Our mutual friend Jim Beloff
was on a quest to revitalize the ukulele around 1999 or 2000.. (I think he succeeded!) and was putting together shows featuring “ukulele artistes” at McCabes ( a neat LA venue), called “Uketopia”. Ian and I hit it off and found ourselves playing on the bill together a number of times and I invited him to come play with me and he’s been a distinguished Parlor Boy ever since. Lucky me, that he fits me into his schedule besides being a band-leader, author, radio show host, etc., etc.
Your songs are fantastic and obviously quite obscure – where do you find such interesting tunes?
Everywhere I can! Old films, sheet music, 78 record collectors, music and movie and animation historians, preservationists, and relatives of composers and lyricists.
My favorite thing is visiting with collectors and having 78 rpm listening sessions… that’s the best! When I started to become interested in the old music, pre-1940s, it was very difficult to find. I used to haunt the music library at UCLA. Pre-internet, finding sources of any kind, just locating the small record labels compiling this type of material took years!
Anything exciting lined up in the near future we should know about?
We are preparing to record our 8th CD and at the same time working on ideas for making some musical film shorts with the band.

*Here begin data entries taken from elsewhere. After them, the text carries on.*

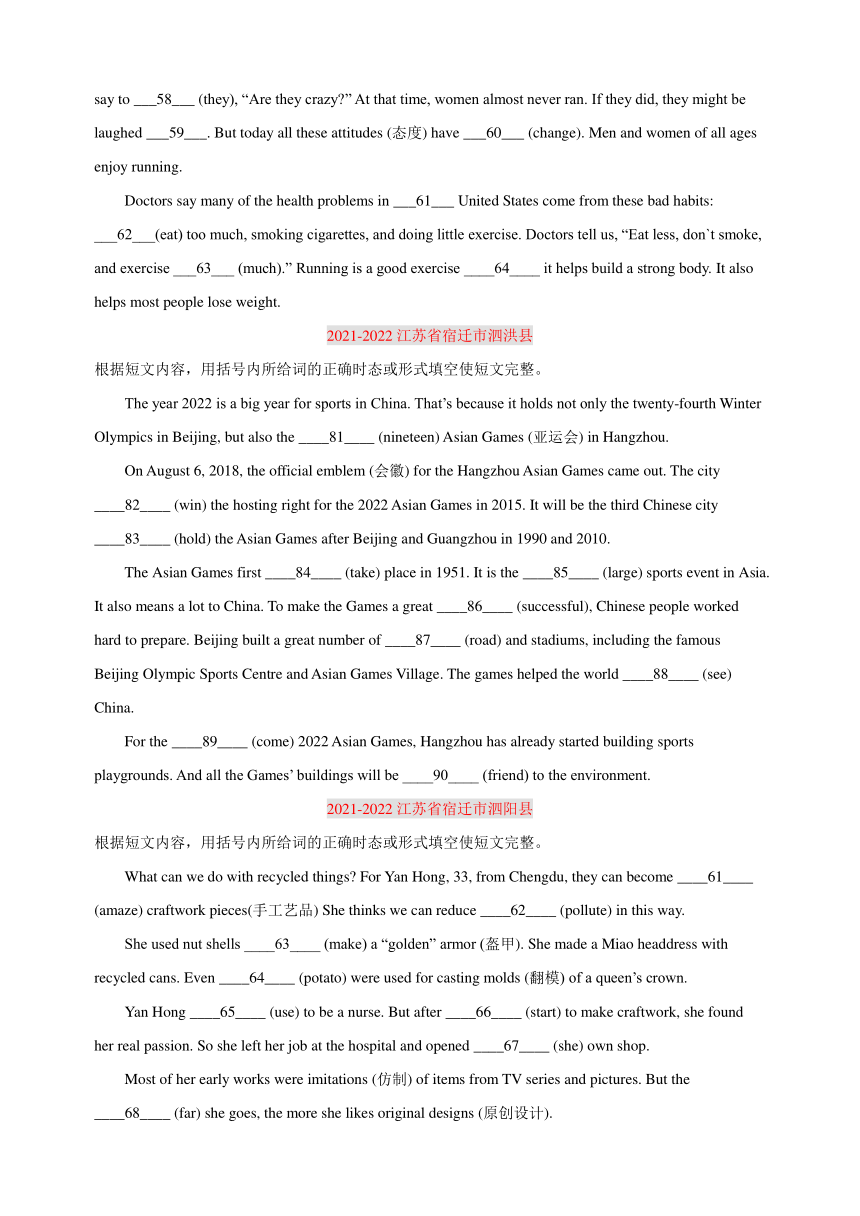 say to ___58___ (they), “Are they crazy?” At that time, women almost never ran. If they did, they might be laughed ___59___. But today all these attitudes (态度) have ___60___ (change). Men and women of all ages enjoy running.

Doctors say many of the health problems in ___61___ United States come from these bad habits: ___62___(eat) too much, smoking cigarettes, and doing little exercise. Doctors tell us, “Eat less, don`t smoke, and exercise ___63___ (much).” Running is a good exercise ____64____ it helps build a strong body. It also helps most people lose weight.

2021-2022 江苏省宿迁市泗洪县

根据短文内容，用括号内所给词的正确时态或形式填空使短文完整。

The year 2022 is a big year for sports in China. That’s because it holds not only the twenty-fourth Winter Olympics in Beijing, but also the ____81____ (nineteen) Asian Games (亚运会) in Hangzhou.

On August 6, 2018, the official emblem (会徽) for the Hangzhou Asian Games came out. The city ____82____ (win) the hosting right for the 2022 Asian Games in 2015. It will be the third Chinese city ____83____ (hold) the Asian Games after Beijing and Guangzhou in 1990 and 2010.

The Asian Games first ____84____ (take) place in 1951. It is the ____85____ (large) sports event in Asia. It also means a lot to China. To make the Games a great ____86____ (successful), Chinese people worked hard to prepare. Beijing built a great number of ____87____ (road) and stadiums, including the famous Beijing Olympic Sports Centre and Asian Games Village. The games helped the world ____88____ (see) China.

For the ____89____ (come) 2022 Asian Games, Hangzhou has already started building sports playgrounds. And all the Games’ buildings will be ____90____ (friend) to the environment.

2021-2022 江苏省宿迁市泗阳县

根据短文内容，用括号内所给词的正确时态或形式填空使短文完整。

What can we do with recycled things? For Yan Hong, 33, from Chengdu, they can become ____61____ (amaze) craftwork pieces(手工艺品) She thinks we can reduce ____62____ (pollute) in this way.

She used nut shells ____63____ (make) a “golden” armor (盔甲). She made a Miao headdress with recycled cans. Even ____64____ (potato) were used for casting molds (翻模) of a queen’s crown.

Yan Hong ____65____ (use) to be a nurse. But after ____66____ (start) to make craftwork, she found her real passion. So she left her job at the hospital and opened ____67____ (she) own shop.

Most of her early works were imitations (仿制) of items from TV series and pictures. But the ____68____ (far) she goes, the more she likes original designs (原创设计).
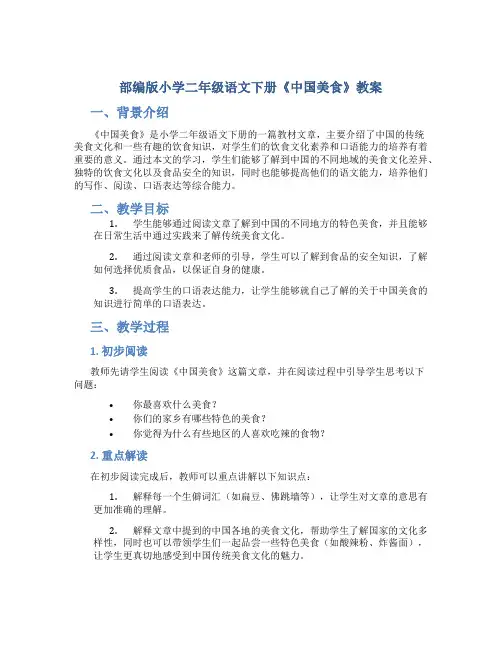 部编版小学二年级语文下册《中国美食》教案

一、背景介绍

《中国美食》是小学二年级语文下册的一篇教材文章，主要介绍了中国的传统美食文化和一些有趣的饮食知识，对学生们的饮食文化素养和口语能力的培养有着重要的意义。通过本文的学习，学生们能够了解到中国的不同地域的美食文化差异、独特的饮食文化以及食品安全的知识，同时也能够提高他们的语文能力，培养他们的写作、阅读、口语表达等综合能力。

二、教学目标

1. 学生能够通过阅读文章了解到中国的不同地方的特色美食，并且能够在日常生活中通过实践来了解传统美食文化。

2. 通过阅读文章和老师的引导，学生可以了解到食品的安全知识，了解如何选择优质食品，以保证自身的健康。

3. 提高学生的口语表达能力，让学生能够就自己了解的关于中国美食的知识进行简单的口语表达。

三、教学过程

1. 初步阅读

教师先请学生阅读《中国美食》这篇文章，并在阅读过程中引导学生思考以下问题：

• 你最喜欢什么美食？
• 你们的家乡有哪些特色的美食？
• 你觉得为什么有些地区的人喜欢吃辣的食物？

2. 重点解读

在初步阅读完成后，教师可以重点讲解以下知识点：

1. 解释每一个生僻词汇（如扁豆、佛跳墙等），让学生对文章的意思有更加准确的理解。

2. 解释文章中提到的中国各地的美食文化，帮助学生了解国家的文化多样性，同时也可以带领学生们一起品尝一些特色美食（如酸辣粉、炸酱面），让学生更真切地感受到中国传统美食文化的魅力。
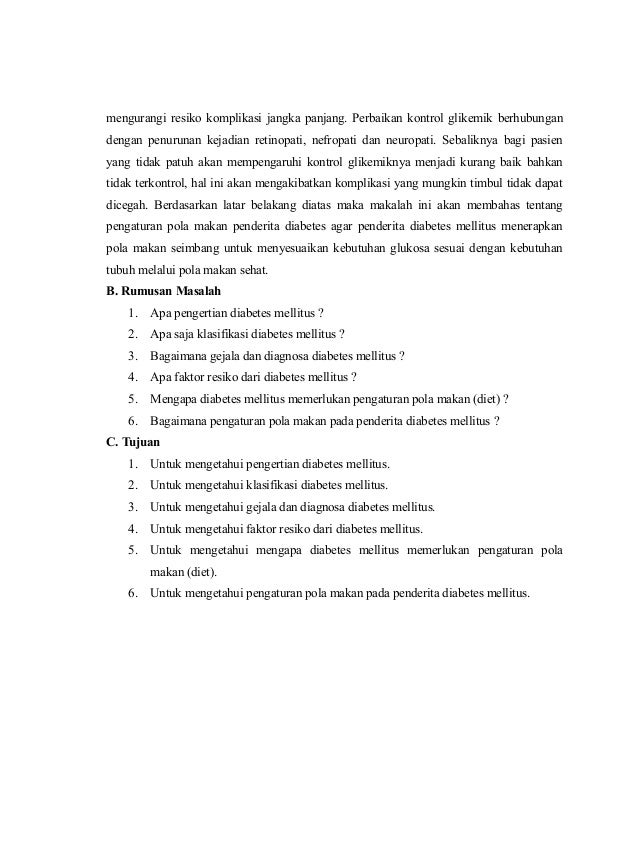 mengurangi resiko komplikasi jangka panjang. Perbaikan kontrol glikemik berhubungan dengan penurunan kejadian retinopati, nefropati dan neuropati. Sebaliknya bagi pasien yang tidak patuh akan mempengaruhi kontrol glikemiknya menjadi kurang baik bahkan tidak terkontrol, hal ini akan mengakibatkan komplikasi yang mungkin timbul tidak dapat dicegah. Berdasarkan latar belakang diatas maka makalah ini akan membahas tentang pengaturan pola makan penderita diabetes agar penderita diabetes mellitus menerapkan pola makan seimbang untuk menyesuaikan kebutuhan glukosa sesuai dengan kebutuhan tubuh melalui pola makan sehat.

B. Rumusan Masalah

1. Apa pengertian diabetes mellitus ?
2. Apa saja klasifikasi diabetes mellitus ?
3. Bagaimana gejala dan diagnosa diabetes mellitus ?
4. Apa faktor resiko dari diabetes mellitus ?
5. Mengapa diabetes mellitus memerlukan pengaturan pola makan (diet) ?
6. Bagaimana pengaturan pola makan pada penderita diabetes mellitus ?

C. Tujuan

1. Untuk mengetahui pengertian diabetes mellitus.
2. Untuk mengetahui klasifikasi diabetes mellitus.
3. Untuk mengetahui gejala dan diagnosa diabetes mellitus.
4. Untuk mengetahui faktor resiko dari diabetes mellitus.
5. Untuk mengetahui mengapa diabetes mellitus memerlukan pengaturan pola makan (diet).
6. Untuk mengetahui pengaturan pola makan pada penderita diabetes mellitus.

I recently compiled some wonderful artistic treasures from my family onto DVD and presented them on a big screen at the Steve Allen Theater, including my grandfather Marty Klein’s magic act from the 30’s & 40’s,
- Marty Klein
entitled “Ten Minutes with Ten Fingers” as well as experimental animations by my father and mother, Stephen Klein and Marion Klein, and also a couple of our own film shorts. Now that we’ve digitized these things, I am hoping to make a DVD with the Parlor Boys of shorts in the style of the mid-20’s Vitaphone films, mixed with live concert footage and musical animations.
We haven’t set a date yet, but I am hoping to get some Parlor Boys together and head back up to the Niles Essanay Silent Movie Museum
up in Fremont, California to help celebrate the 100th anniversary of the Essanay Silent Movie Studio.
Thank you Janet for your time, talent and for taking me on a musical journey I won’t forget!